Herzlichen Dank für Ihren Hinweis bzw. Ihren Einblick in die Praxis. Der von Ihnen verlinkte Dienstleister war mir bislang nicht bekannt, aber man lernt ja nie aus. Für eine Zustellung per Boten spricht tatsächlich das Zeitmoment: So sicher die Zustellung per Gerichtsvollzieher auch sein mag, kann vor allem bei fristgebundenen Erklärungen (z. B. Kündigungen) eine Zustellung per Boten die bessere Wahl sein, denn dabei kann der Zeitpunkt der Zustellung besser bzw. überhaupt beeinflusst werden. Solange der Bote bzw. Dienstleister eine fristgerechte Zustellung und auch sonst eine „gerichtsfeste“ Zustellung gewährleisten kann, hätte ich keine Bedenken, derartige Boten einzusetzen.
Sehr geehrte Damen und Herren,
diese Beiträge und Thematik sind sehr interessant da ich auch ein Zustellungsproblem folger Art habe:
Eine Aktiengesellschaft in Düsseldorf hat lt. Handelsregister eine Anschrift A.) ..an der ich
Brief und Einschrieben mit Rückschein geschickt habe.
Lt. Handelsregister heute istdie Anschrift A.) noch die gültige .. aber das AB ist bemüht die
AG aufzufordern eine korrekte Adresse einzutagen.
Die AG noch unter einer FAX-Nummer welches jedoch zu einem Firmenverbund des
Aufsichtsratsvorsitzenden gehört.
Macht in diesem Fall die Zustellung einer Mahnung zwecks Darlehnsrückzhalung über
einen Gerichtsvollzieher Sinn .. es wird ja einen Bevollmächtigten geben der für die AG zuständig ist ?!
Danke für eine Hilfestellung.
Neuerdings steht auf der Website der AG eine Adresse B.)..
Sehr geehrter Herr Westermann,
die Zustellung durch einen Gerichtsvollzieher kann generell immer dann sinnvoll sein, wenn der Zugang des Schreibens beim Adressaten im Streitfall bewiesen werden muss.
Ob das in Ihrem konkreten Fall sinnvoll ist, kann ich nur eingeschränkt beurteilen.
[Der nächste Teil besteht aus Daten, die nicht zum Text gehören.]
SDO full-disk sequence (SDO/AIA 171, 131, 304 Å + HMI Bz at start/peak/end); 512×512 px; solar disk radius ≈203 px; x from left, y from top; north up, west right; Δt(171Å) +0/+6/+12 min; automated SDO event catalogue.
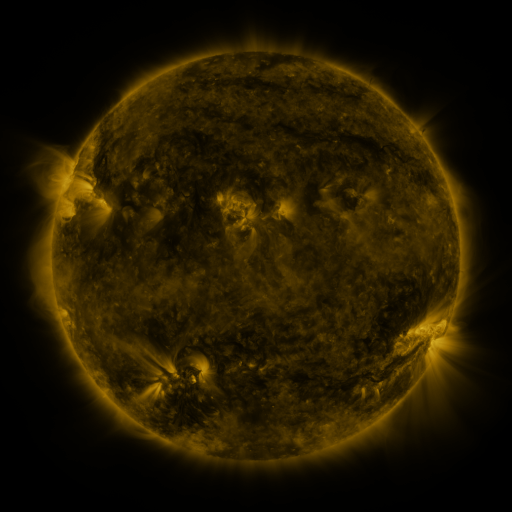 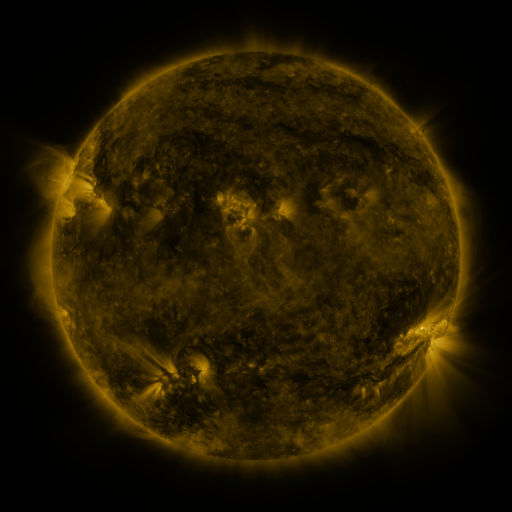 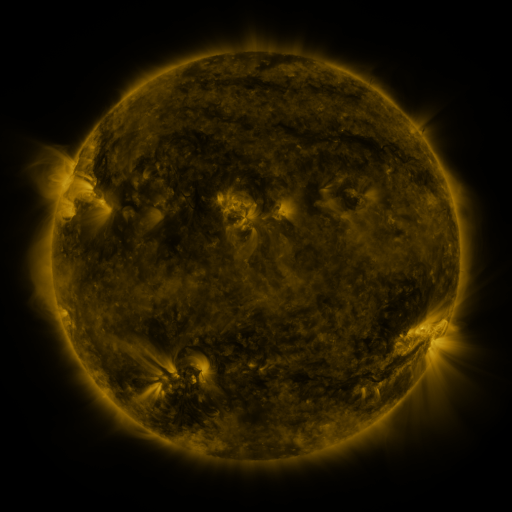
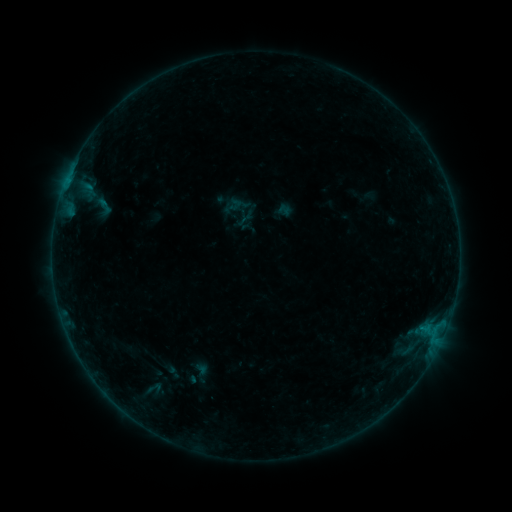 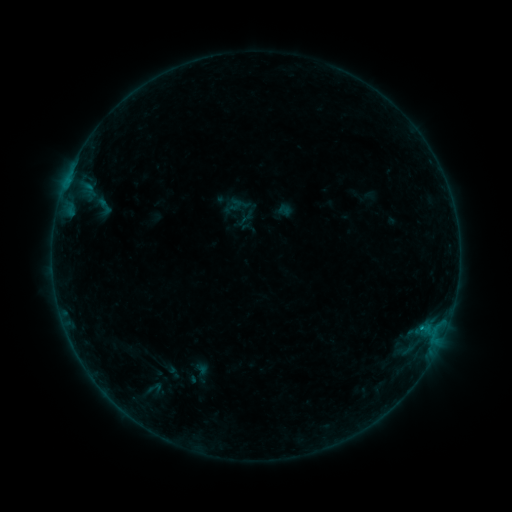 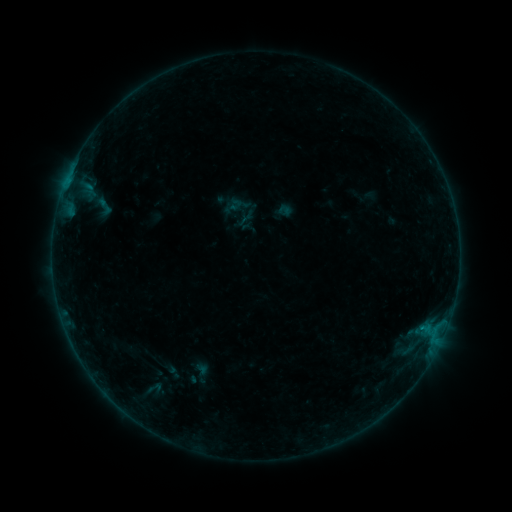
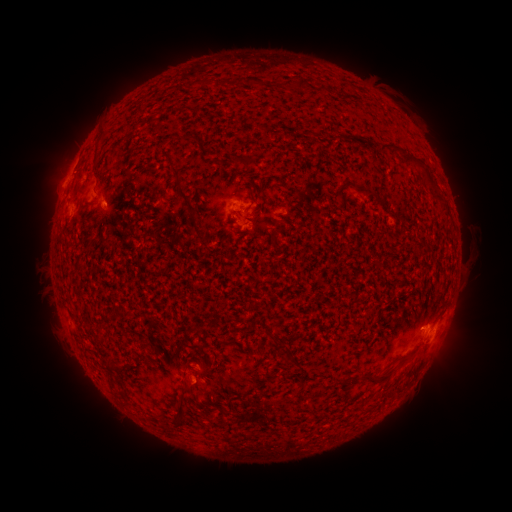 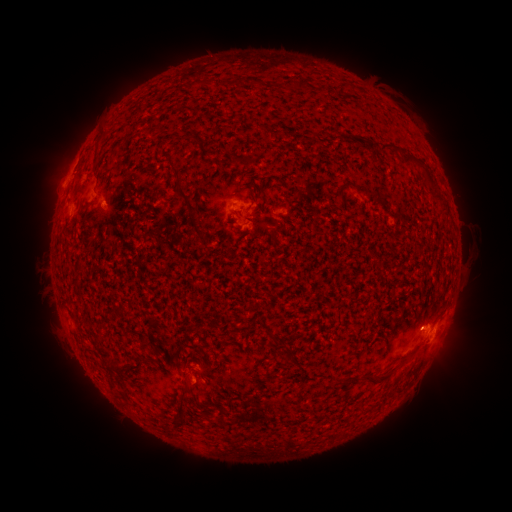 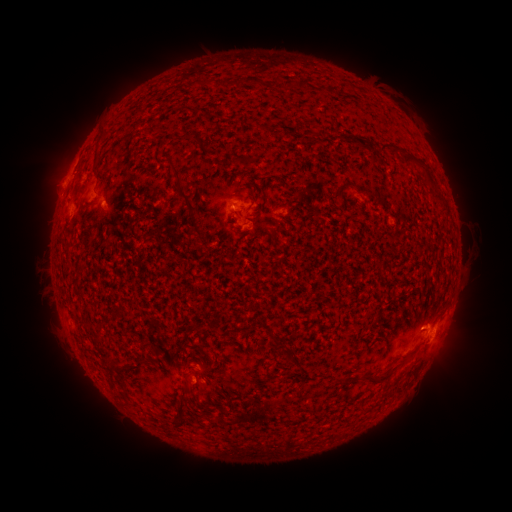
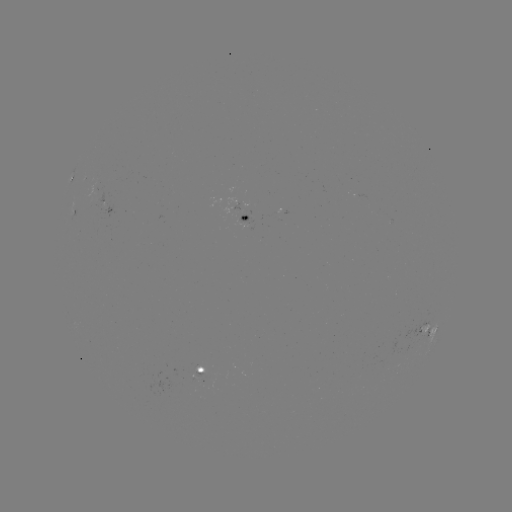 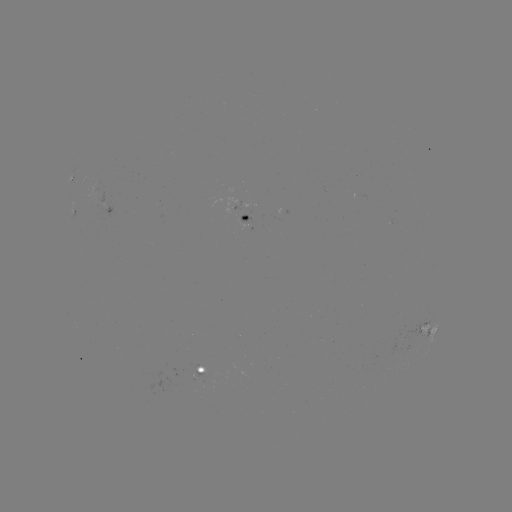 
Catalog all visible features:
B2.6 flare: (421, 325)
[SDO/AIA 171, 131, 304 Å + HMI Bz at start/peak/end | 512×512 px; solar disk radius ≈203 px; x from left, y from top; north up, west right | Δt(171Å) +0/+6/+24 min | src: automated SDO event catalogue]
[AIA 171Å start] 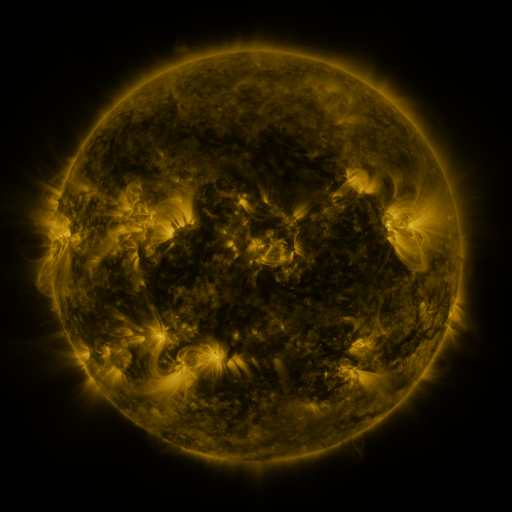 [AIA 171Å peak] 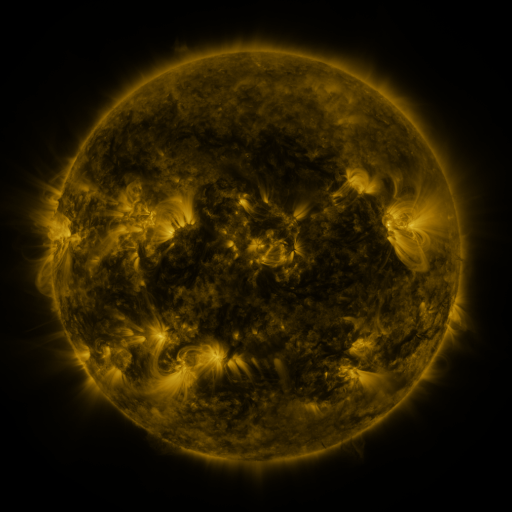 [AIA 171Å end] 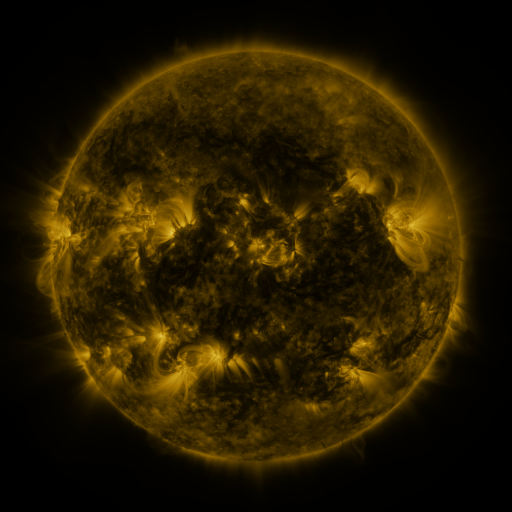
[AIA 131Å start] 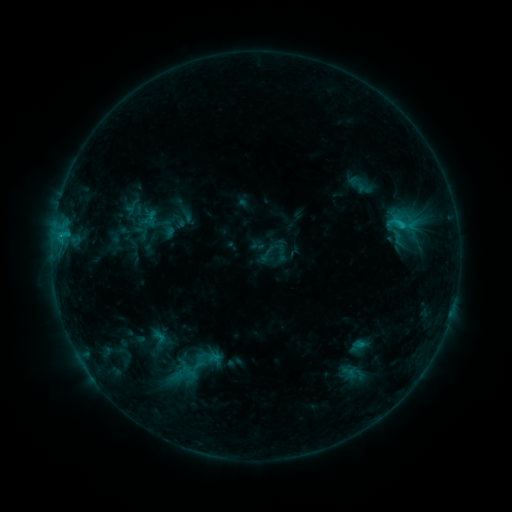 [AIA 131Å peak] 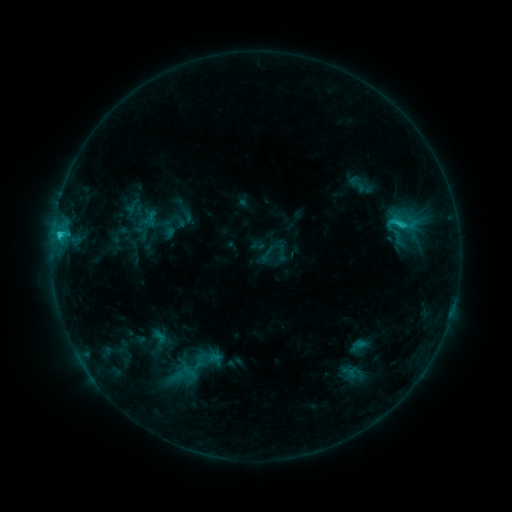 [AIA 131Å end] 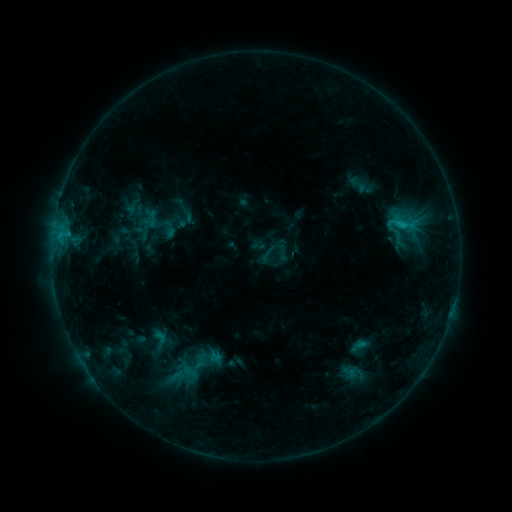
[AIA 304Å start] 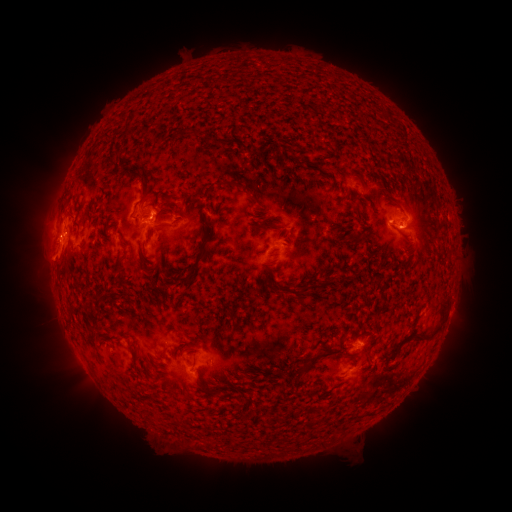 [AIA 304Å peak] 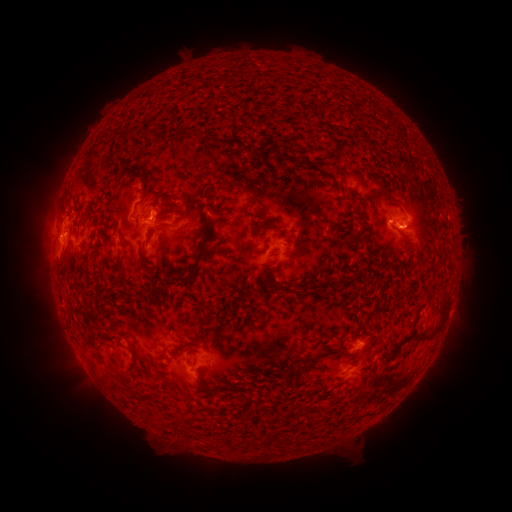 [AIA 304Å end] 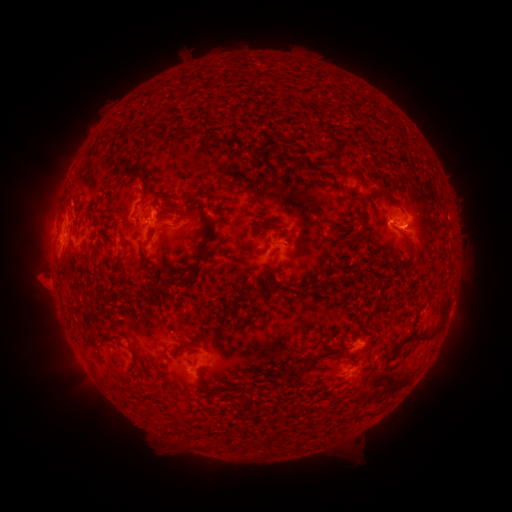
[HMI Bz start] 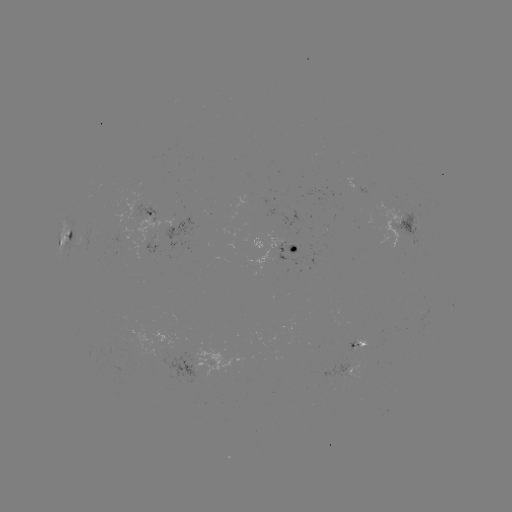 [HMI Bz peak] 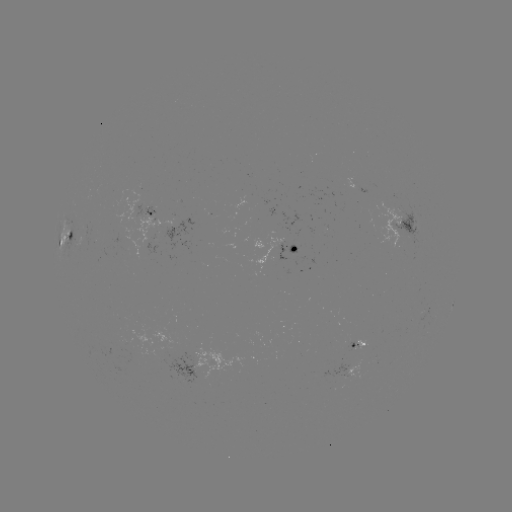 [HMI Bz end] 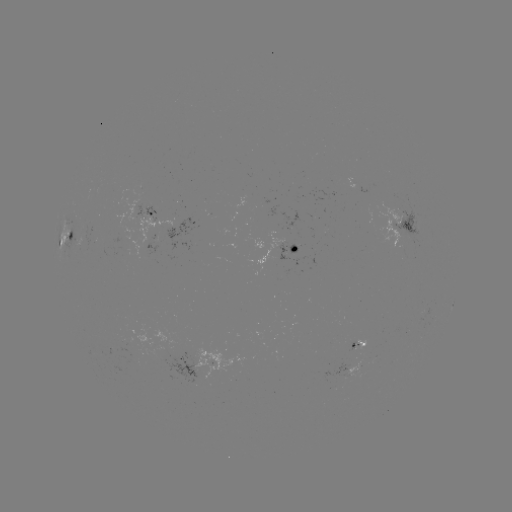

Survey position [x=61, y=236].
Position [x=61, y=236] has C1.8 flare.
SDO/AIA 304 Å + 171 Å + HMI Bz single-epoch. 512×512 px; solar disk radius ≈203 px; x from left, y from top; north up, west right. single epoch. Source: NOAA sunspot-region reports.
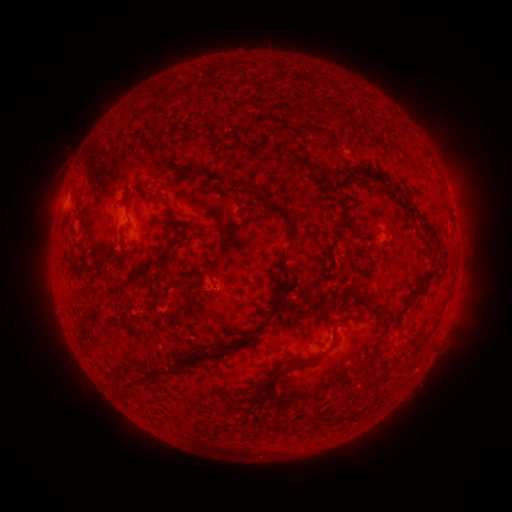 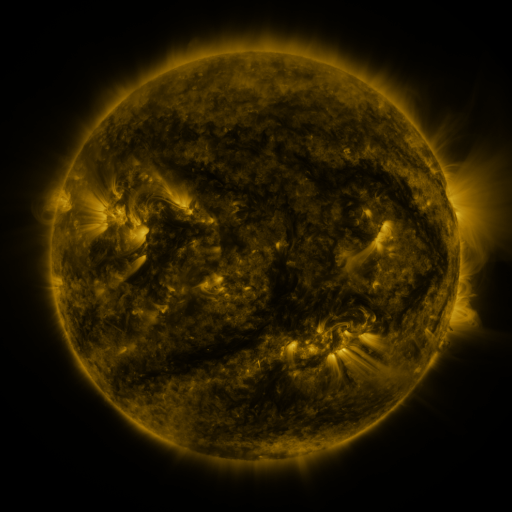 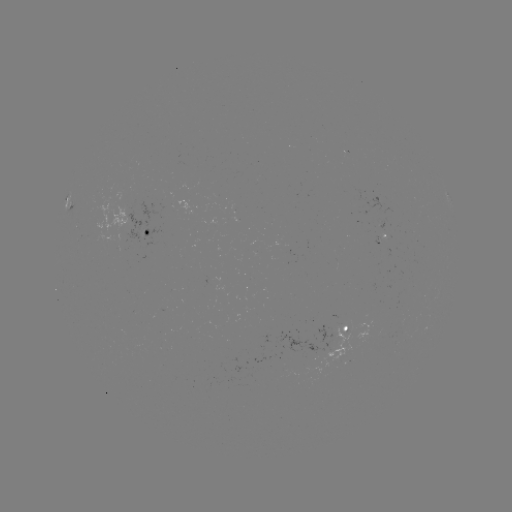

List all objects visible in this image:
spotted active region: (454, 213)
spotted active region: (155, 230)
spotted active region: (350, 331)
Auf einen Versuch würde ich es aber ankommen lassen, denn – und insofern haben Sie Recht – die AG wird tatsächlich von einem Organ (dem Vorstand) vertreten, für den wiederum zum Empfang von (zugestellten) Postsendungen Bevollmächtigte tätig sein dürften. Wenn nicht, hat diese AG definitiv noch ganz andere Probleme… Sollte die Zustellung im ersten Anlauf scheitern, weil sich die Adresse bzw. der Sitz inzwischen geändert hat, hätten Sie auch insofern Klarheit.
Tiefer kann ich hier aus wohl nachvollziehbaren Gründen nicht einsteigen, was sich von selbst verstehen sollte.